Discussion in 'System Modeling and Calculations' started by jghrist, Feb 3, 2010.

  1. jghrist Well-Known Member

    What calculation method do you think would be most appropriate for medium voltage padmount equipment? IEEE 1584 or ARCPRO?

    I'm of the opinion that incident energy for deadfront padmount equipment would be best calculated with ARCPRO because the probability of a three-phase fault is remote and IEEE assumes that all faults develop into three-phase faults.

    ARCPRO is based on open-air faults but has a multiplier that can be applied for arc-in-a-box.

    For three-phase live-front equipment, I think IEEE calcs are more appropriate because three-phase arcs can occur.

    Does it make any difference if the owner is an industry or a utility? NFPA 70E is required for industry and NESC is required for utilities. NFPA has IEEE calcs in its appendix and NESC uses ARCPRO do develop tables for voltages > 1kV, but neither standard requires a particular calculation method.
  2. acobb Well-Known Member

    We have used Arcpro for the dead front high voltage and 1584 for the exposed low voltage on padmounted equipment for just the reasons you stated.

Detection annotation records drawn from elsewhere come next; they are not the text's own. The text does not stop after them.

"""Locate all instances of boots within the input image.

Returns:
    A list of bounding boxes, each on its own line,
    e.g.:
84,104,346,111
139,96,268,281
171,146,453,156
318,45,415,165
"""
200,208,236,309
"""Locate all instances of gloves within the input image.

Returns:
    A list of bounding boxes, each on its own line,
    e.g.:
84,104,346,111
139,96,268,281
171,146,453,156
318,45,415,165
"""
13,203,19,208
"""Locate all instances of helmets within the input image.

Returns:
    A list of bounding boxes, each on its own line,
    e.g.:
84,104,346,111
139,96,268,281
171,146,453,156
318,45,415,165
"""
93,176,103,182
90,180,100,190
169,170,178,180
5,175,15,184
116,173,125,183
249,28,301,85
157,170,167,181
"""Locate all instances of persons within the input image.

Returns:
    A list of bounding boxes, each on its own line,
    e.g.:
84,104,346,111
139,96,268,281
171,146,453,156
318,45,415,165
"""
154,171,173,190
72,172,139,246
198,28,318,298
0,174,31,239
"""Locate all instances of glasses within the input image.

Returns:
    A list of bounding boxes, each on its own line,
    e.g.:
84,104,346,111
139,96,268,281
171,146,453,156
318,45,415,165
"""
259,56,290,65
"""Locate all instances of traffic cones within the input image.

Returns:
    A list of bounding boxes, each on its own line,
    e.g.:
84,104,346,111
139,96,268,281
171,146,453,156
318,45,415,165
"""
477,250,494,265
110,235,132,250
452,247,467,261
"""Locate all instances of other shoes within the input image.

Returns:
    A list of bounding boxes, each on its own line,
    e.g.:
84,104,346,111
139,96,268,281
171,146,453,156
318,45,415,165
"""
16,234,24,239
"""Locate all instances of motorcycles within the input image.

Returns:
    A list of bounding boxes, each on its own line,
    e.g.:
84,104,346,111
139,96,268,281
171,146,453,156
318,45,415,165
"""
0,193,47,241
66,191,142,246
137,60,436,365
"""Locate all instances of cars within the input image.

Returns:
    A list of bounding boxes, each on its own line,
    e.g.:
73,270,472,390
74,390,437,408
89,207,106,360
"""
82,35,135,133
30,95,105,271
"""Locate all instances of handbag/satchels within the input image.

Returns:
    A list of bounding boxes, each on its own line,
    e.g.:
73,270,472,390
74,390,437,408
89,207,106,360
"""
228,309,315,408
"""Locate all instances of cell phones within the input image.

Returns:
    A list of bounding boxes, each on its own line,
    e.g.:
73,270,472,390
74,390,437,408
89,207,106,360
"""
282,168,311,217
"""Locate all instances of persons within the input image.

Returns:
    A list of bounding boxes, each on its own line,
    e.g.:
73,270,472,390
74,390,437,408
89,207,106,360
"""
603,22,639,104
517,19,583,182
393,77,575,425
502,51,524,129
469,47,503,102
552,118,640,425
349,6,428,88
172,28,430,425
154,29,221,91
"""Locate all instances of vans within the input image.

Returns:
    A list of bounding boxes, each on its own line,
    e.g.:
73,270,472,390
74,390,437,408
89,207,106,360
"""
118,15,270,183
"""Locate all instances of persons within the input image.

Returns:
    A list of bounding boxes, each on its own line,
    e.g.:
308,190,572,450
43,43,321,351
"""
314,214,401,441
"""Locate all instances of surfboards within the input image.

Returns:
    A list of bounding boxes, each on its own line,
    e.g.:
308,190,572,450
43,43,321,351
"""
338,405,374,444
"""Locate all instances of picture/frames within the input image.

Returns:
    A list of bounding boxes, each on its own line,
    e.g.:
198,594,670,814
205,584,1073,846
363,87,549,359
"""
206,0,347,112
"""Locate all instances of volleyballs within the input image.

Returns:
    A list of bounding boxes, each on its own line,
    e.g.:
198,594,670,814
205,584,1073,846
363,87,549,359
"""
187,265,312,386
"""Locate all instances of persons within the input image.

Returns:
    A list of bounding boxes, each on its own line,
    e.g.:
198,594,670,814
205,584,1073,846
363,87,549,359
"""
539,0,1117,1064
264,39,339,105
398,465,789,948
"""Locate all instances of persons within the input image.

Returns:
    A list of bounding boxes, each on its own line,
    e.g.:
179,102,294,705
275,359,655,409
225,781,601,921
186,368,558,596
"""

    One would think that with proper application either method should be suitable, but then there is the case of the engineer being found at fault for not having minimum settings on the ground fault trip. So I guess logic has no place in the courtroom.
  3. Vincent B. Well-Known Member

    It is logic. It's just lawyers logic, not engineers logic. See the Chewbacca defense, for an example of lawyers logic.
  4. acobb Well-Known Member

    Sad but true!
  5. Zog Well-Known Member

    Classic, I loved that episode.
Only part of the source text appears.